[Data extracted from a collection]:
•••

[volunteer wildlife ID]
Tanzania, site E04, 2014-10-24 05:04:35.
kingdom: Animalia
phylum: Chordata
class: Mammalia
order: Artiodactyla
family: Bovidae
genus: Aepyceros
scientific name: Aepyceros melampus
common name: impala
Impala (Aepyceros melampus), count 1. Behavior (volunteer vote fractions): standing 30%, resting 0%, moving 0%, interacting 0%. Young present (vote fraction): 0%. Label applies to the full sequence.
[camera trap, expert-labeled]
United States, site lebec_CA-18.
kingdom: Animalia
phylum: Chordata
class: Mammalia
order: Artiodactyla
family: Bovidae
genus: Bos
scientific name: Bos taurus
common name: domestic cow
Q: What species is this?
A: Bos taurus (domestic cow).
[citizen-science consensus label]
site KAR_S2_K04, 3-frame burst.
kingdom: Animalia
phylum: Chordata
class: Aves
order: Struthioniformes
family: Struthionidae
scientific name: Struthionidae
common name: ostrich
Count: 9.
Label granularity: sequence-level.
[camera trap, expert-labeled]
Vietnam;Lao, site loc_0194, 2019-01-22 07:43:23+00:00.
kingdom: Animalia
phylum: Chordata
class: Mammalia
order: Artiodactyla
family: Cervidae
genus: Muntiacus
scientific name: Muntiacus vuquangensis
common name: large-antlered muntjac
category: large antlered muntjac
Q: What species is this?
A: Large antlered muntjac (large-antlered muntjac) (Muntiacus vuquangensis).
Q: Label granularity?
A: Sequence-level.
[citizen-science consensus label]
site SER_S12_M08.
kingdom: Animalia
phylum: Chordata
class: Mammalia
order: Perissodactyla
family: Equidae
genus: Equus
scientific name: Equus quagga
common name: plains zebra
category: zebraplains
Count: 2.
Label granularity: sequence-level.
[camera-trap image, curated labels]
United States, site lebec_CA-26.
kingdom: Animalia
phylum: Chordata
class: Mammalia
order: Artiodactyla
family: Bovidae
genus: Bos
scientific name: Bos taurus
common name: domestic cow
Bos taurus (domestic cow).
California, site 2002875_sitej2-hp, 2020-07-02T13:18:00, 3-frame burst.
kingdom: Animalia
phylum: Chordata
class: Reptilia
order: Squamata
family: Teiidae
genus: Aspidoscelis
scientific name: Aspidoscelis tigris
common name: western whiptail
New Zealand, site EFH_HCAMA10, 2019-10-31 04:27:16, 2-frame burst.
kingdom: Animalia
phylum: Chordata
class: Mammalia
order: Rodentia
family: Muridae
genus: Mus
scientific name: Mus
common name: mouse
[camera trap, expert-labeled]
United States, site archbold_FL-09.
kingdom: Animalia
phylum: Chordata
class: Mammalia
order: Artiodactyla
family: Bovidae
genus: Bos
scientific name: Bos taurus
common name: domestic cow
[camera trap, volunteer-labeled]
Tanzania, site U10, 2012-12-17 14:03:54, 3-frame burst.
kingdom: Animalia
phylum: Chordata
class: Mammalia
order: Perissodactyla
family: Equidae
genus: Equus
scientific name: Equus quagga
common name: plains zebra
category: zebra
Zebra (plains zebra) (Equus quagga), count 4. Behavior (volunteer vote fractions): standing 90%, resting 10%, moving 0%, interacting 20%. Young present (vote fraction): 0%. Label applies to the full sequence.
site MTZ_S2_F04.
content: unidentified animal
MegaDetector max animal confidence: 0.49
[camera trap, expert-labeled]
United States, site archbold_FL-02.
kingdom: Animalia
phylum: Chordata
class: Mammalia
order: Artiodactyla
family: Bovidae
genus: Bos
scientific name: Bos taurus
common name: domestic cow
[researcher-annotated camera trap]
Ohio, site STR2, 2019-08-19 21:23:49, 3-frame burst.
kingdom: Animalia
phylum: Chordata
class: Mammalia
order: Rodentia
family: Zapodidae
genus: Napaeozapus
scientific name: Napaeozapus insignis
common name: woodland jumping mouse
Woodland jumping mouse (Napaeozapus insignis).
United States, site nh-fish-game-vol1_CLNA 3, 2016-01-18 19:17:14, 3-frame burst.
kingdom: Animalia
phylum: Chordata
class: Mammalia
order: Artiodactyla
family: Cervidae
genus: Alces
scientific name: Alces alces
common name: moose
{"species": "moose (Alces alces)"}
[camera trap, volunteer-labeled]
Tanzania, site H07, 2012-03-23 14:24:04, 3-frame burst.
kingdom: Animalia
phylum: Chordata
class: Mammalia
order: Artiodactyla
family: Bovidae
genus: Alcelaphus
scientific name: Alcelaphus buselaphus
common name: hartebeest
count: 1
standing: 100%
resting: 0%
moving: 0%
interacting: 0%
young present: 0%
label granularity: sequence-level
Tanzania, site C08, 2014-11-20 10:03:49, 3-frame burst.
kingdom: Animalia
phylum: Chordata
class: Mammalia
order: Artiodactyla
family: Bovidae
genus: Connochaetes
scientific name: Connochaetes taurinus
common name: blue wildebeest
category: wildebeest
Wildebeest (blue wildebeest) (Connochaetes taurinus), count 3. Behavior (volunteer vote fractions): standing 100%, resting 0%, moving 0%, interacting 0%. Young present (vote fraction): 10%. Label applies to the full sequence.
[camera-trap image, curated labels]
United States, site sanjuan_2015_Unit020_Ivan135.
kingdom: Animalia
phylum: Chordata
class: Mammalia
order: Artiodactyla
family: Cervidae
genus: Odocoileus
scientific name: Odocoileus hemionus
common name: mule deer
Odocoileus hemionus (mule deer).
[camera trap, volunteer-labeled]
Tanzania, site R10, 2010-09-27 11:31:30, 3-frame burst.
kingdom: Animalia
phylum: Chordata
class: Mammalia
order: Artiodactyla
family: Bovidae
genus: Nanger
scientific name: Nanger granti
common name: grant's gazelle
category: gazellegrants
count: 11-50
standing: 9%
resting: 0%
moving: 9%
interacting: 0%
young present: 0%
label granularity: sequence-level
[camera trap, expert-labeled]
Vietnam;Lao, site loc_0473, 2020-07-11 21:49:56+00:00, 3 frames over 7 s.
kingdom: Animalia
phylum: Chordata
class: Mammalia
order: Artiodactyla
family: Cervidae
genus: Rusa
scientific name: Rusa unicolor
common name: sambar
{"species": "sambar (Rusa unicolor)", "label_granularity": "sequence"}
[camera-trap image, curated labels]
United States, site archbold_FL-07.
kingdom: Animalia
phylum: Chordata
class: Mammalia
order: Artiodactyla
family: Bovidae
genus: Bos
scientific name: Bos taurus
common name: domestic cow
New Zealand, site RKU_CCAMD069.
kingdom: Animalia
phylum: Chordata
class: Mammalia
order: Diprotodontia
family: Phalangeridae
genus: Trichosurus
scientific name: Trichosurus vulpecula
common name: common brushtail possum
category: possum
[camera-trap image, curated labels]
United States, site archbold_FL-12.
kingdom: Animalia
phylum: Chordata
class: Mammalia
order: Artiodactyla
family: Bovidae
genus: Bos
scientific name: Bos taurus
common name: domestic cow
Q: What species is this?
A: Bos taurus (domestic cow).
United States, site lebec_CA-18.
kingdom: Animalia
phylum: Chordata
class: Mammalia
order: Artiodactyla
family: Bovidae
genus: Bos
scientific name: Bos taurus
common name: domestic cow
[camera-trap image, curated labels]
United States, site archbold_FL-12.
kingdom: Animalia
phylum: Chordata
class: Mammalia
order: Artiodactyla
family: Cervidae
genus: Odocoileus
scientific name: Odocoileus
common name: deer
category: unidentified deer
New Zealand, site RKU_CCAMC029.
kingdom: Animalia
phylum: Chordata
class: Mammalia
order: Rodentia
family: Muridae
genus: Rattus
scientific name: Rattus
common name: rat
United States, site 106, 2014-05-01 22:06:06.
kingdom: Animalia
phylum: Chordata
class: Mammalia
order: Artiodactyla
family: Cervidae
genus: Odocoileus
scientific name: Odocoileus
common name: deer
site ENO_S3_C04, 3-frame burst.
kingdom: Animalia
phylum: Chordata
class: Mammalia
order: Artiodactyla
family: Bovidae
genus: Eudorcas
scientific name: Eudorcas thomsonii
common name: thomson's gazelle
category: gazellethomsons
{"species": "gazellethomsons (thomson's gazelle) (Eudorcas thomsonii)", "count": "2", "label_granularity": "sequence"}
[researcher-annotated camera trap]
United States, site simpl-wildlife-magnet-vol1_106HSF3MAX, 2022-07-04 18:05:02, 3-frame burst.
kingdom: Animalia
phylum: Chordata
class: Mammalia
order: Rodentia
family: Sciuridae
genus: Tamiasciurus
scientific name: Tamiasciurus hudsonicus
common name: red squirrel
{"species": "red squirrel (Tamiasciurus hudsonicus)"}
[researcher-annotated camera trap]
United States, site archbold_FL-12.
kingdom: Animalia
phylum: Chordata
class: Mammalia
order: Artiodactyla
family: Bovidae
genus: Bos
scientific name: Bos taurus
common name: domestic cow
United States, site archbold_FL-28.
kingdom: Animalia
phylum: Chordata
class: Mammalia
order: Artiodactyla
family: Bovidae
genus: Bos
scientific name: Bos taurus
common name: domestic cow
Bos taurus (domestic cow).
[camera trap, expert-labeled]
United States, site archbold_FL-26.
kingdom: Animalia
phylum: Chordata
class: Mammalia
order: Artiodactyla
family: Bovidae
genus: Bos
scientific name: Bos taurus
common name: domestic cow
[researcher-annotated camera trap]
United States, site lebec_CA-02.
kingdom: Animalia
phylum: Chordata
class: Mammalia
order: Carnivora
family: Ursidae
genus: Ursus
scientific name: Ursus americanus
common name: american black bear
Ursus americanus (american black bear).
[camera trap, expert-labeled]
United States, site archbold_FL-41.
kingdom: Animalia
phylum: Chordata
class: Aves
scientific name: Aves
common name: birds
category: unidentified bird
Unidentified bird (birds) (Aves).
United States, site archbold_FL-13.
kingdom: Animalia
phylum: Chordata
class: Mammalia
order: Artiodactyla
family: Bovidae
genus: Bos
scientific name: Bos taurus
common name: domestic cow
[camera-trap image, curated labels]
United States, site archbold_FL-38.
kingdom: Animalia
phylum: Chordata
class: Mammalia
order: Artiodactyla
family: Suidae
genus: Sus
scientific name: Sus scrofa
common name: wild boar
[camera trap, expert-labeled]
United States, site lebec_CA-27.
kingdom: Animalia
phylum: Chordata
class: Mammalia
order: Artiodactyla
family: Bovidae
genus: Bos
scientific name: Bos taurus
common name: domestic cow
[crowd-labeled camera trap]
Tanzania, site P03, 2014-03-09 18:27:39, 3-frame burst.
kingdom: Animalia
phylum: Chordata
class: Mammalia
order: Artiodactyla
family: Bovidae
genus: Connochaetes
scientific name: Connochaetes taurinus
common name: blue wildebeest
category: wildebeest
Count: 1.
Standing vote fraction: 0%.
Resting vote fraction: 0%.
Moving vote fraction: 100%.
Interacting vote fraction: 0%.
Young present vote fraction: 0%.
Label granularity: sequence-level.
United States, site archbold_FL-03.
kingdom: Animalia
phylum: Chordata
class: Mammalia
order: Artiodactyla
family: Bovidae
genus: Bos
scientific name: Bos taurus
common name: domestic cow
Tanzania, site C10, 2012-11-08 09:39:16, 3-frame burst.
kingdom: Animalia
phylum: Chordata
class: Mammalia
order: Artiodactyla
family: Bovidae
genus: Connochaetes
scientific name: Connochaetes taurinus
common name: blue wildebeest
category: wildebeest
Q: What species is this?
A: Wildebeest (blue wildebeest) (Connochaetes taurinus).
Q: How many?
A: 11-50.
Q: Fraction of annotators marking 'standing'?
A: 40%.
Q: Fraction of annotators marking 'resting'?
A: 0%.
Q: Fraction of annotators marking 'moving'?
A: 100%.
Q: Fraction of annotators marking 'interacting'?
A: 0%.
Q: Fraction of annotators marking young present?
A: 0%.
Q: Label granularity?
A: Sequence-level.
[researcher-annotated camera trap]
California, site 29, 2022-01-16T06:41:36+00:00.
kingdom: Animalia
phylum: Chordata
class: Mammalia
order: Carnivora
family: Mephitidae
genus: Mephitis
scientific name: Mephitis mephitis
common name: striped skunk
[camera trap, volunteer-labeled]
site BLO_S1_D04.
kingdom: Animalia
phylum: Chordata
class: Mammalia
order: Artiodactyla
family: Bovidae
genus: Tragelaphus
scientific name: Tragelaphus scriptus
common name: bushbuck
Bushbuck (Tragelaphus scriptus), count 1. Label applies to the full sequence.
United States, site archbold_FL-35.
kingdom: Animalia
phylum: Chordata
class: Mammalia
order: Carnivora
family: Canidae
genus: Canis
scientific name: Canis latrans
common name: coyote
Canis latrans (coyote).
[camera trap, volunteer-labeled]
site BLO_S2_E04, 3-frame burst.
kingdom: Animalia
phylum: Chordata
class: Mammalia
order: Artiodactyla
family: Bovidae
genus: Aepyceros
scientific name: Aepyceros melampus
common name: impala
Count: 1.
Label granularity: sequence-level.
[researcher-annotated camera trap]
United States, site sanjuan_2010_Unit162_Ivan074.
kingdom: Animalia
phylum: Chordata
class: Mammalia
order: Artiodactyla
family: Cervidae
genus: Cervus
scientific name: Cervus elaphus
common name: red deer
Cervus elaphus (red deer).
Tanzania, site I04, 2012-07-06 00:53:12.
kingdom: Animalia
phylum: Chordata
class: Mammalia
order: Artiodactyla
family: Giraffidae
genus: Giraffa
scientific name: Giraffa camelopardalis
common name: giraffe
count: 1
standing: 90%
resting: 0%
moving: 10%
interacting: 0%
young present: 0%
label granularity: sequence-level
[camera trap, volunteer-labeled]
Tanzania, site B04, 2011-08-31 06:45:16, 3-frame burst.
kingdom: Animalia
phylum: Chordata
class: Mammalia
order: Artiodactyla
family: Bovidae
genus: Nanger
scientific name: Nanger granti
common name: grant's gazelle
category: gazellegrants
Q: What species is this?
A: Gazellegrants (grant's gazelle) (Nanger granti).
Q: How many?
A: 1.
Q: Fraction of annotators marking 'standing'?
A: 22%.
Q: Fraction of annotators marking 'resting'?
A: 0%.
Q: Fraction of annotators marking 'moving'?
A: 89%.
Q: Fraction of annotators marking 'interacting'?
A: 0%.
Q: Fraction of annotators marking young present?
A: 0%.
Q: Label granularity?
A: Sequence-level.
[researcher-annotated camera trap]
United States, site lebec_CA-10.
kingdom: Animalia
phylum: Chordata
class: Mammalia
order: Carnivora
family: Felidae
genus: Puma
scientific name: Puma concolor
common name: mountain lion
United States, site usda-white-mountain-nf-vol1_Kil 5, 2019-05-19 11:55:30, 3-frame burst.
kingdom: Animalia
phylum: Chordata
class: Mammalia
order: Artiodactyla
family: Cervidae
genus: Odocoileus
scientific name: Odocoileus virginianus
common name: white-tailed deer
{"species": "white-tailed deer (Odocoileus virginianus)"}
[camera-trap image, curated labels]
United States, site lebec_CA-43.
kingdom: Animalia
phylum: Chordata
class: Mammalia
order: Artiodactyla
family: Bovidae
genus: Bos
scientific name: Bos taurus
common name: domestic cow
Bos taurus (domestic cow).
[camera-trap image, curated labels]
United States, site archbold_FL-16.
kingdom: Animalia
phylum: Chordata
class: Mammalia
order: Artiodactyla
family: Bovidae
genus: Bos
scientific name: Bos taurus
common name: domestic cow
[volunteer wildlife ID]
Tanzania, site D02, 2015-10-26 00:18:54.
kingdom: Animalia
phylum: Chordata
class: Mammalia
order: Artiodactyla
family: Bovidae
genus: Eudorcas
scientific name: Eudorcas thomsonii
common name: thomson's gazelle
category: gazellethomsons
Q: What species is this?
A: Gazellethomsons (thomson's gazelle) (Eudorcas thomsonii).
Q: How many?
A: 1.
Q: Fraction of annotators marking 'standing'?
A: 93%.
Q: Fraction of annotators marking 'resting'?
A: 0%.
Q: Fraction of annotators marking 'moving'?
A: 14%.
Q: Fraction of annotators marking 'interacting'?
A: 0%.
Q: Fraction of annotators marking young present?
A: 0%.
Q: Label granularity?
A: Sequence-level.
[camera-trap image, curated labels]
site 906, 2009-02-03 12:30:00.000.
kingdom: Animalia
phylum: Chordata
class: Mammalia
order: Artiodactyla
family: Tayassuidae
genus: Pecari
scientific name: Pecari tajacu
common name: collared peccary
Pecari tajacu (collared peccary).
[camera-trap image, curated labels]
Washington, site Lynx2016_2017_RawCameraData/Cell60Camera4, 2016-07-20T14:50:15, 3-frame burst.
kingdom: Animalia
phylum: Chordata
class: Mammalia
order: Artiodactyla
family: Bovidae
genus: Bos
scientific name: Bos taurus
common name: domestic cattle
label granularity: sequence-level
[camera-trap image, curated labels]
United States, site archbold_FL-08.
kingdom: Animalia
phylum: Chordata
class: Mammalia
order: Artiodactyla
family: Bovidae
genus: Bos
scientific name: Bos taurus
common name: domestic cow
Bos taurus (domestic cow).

•••

[Task directions]: In the records above, find every line containing the word "California" and show it.

[Answer to the problem]:
California, site 2002875_sitej2-hp, 2020-07-02T13:18:00, 3-frame burst.
California, site 29, 2022-01-16T06:41:36+00:00.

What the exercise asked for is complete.